O que a humanidade está pedindo é uma nova revolução agrícola, diferente da Revolução Verde sobre a qual se basearam os conceitos do agronegócio. O passado se tornou o futuro, e hoje aqueles que detiveram os conhecimentos da agricultura ecológica são a nossa esperança. A agricultura familiar hoje é mais rentável do que a agricultura quimificada. Os insumos ficaram muitos caros por causa do preço do petróleo. A agricultura familiar é menos nociva para o meio ambiente e mais segura para os trabalhadores do que o agronegócio. Estamos numa baita crise, mas nós sabemos o caminho para sair dela. Precisamos de políticas nacionais e internacionais que regulem a forma de usar o solo e a água. Não é para outra geração, é para ontem. Os agricultores familiares são a nossa esperança.

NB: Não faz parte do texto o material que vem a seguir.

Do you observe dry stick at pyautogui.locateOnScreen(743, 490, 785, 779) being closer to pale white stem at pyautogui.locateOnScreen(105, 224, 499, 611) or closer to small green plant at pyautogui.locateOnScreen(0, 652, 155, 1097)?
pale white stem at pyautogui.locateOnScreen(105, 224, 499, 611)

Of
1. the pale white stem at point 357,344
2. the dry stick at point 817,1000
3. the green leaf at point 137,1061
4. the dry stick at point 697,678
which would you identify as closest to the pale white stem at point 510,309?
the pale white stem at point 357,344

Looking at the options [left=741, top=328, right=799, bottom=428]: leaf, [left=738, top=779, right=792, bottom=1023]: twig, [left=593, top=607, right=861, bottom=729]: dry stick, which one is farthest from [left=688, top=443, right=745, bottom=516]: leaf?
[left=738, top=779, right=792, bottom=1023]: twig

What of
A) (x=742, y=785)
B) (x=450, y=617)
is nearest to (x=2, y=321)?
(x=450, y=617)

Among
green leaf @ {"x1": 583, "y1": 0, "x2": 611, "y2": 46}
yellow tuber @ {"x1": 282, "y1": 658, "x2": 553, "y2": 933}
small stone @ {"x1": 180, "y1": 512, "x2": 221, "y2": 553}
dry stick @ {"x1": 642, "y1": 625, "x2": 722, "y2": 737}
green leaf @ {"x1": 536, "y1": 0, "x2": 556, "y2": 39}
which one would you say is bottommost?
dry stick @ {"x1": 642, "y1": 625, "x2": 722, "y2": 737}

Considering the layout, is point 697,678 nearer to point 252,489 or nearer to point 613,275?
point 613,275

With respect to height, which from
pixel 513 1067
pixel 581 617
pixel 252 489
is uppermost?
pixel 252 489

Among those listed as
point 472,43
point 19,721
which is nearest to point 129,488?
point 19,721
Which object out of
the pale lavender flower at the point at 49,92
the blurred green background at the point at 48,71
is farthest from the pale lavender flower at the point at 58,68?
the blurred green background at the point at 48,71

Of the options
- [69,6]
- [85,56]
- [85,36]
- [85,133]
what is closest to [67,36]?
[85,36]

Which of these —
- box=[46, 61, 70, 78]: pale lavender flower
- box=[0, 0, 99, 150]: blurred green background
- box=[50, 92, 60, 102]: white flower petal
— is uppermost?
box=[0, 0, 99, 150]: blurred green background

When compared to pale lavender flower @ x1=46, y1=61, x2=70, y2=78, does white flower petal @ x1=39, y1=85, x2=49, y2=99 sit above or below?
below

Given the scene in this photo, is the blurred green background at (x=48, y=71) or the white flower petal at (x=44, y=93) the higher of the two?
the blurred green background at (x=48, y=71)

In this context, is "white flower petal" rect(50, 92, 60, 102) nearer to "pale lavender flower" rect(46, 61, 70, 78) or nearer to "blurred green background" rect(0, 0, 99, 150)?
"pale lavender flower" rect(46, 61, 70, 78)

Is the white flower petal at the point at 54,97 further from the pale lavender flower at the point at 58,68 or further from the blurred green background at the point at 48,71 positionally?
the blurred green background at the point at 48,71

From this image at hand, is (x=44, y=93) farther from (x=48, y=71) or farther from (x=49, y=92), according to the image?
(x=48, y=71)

Stédile – Temos que implementar projetos da classe trabalhadora. É possível produzirmos agrocombustíveis de uma forma mais equilibrada no meio ambiente, sem substituir os alimentos, mas também potencializando a produtividade dos alimentos. Os resíduos da produção podem ser usados como fertilizantes ou alimento para o gado. Isso só pode ser feito se o agricultor destinar apenas uma parte de suas terras para a agroenergia, e ao mesmo tempo, construir pequenas usinas. Fazer de forma cooperativada, ser dono de uma micro-usina, que pode ser feita pelas cooperativas de metalúrgicos, o que seria, inclusive, um exercício de complementaridade. Assim, podemos produzir energia sustentável, que dê mais renda e cidadania. Temos que criar em cada município pólos de produção de energia para que o agricultor familiar não dependa mais da Petrobras. Se fizermos isso em todo o Brasil, vocês vão ver que o povo vai se apoderar. Não existe independência política e econômica sem soberania alimentar. Precisamos produzir nossa própria energia.